Quoted passage:
◆ ◆ ◆

Wednesday, February 14, 2007

Philly.com shoots self in foot, kills Blinq blog

In a bold and stunning move of journalistic and marketing stupidity, Philly.com's popular blog Blinq has been killed by what appears to be a combination of its blogger realizing his own ambitions and its inability to earn sufficient revenue for the paper...

Amy Gahran will have more details about the revenue side of this in Poynter's E-Media Tidbits column--which I'll add the link to the post when it appears--but for now we have Blinq blogger Daniel Rubin's own words on the matter, and they say quite a bit...
What I'm moving on to is the metro desk, taking a crack at being a local columnist. Talk about your old media.


Yes, stunningly old media, but also what many a journalist/blogger (or is it blogger/journalist?) might be hoping for--to move ahead, to be taken seriously by the Powers that Be (for whom print still carries much weight), to be able to make a great buck from what we like doing: telling others about our worlds and voicing our opinions.

In journalism, only a Columnist earns the right to have an opinion in print.

By blogging, Rubin says he learned that "Blogging for a Philly audience is a contact sport."

◆ ◆ ◆

Available data:
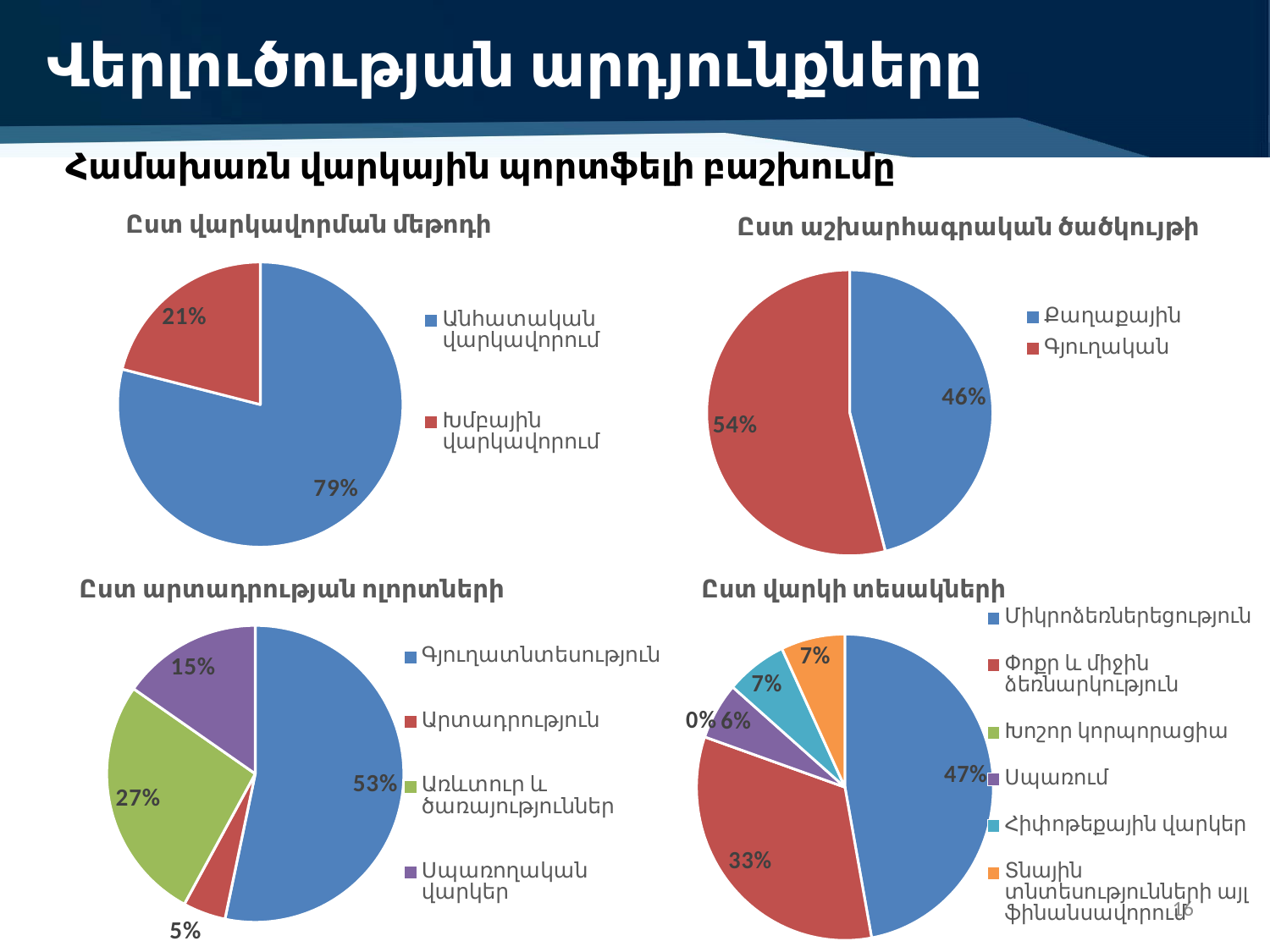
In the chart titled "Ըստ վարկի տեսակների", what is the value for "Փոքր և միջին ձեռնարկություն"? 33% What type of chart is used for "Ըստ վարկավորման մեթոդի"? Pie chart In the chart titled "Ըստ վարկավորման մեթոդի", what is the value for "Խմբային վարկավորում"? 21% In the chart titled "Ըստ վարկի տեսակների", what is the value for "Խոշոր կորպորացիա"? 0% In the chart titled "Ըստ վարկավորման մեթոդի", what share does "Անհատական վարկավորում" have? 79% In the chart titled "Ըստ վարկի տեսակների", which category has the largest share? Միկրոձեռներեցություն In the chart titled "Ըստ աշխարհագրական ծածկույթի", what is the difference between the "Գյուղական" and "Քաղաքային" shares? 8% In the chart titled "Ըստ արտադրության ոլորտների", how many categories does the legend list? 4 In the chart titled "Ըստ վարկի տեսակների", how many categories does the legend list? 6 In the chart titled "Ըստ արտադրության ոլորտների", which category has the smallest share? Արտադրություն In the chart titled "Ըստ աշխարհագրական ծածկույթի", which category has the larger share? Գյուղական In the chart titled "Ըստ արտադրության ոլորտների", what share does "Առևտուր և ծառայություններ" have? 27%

◆ ◆ ◆

Exercise set:
[A] Answer these questions from the Blinq post, one line each:
(i) What is Daniel Rubin moving on to?
(ii) Who is expected to give more details about the revenue side, and in which column?
(iii) What does Rubin say blogging for a Philly audience is?
[B] Using the Blinq post, answer yes or no to each statement, and quote the words that settle it:
(i) Blinq is described as a popular blog.
(ii) The post calls Rubin's move to a local column a step into new media.
(iii) The post claims that in journalism only a Columnist earns the right to have an opinion in print.

Solutions:
[A]
(i) The metro desk, to try being a local columnist.
(ii) Amy Gahran, in Poynter's E-Media Tidbits column.
(iii) A contact sport.

[B]
(i) Yes: "Philly.com's popular blog Blinq"
(ii) No: "Yes, stunningly old media"
(iii) Yes: "In journalism, only a Columnist earns the right to have an opinion in print."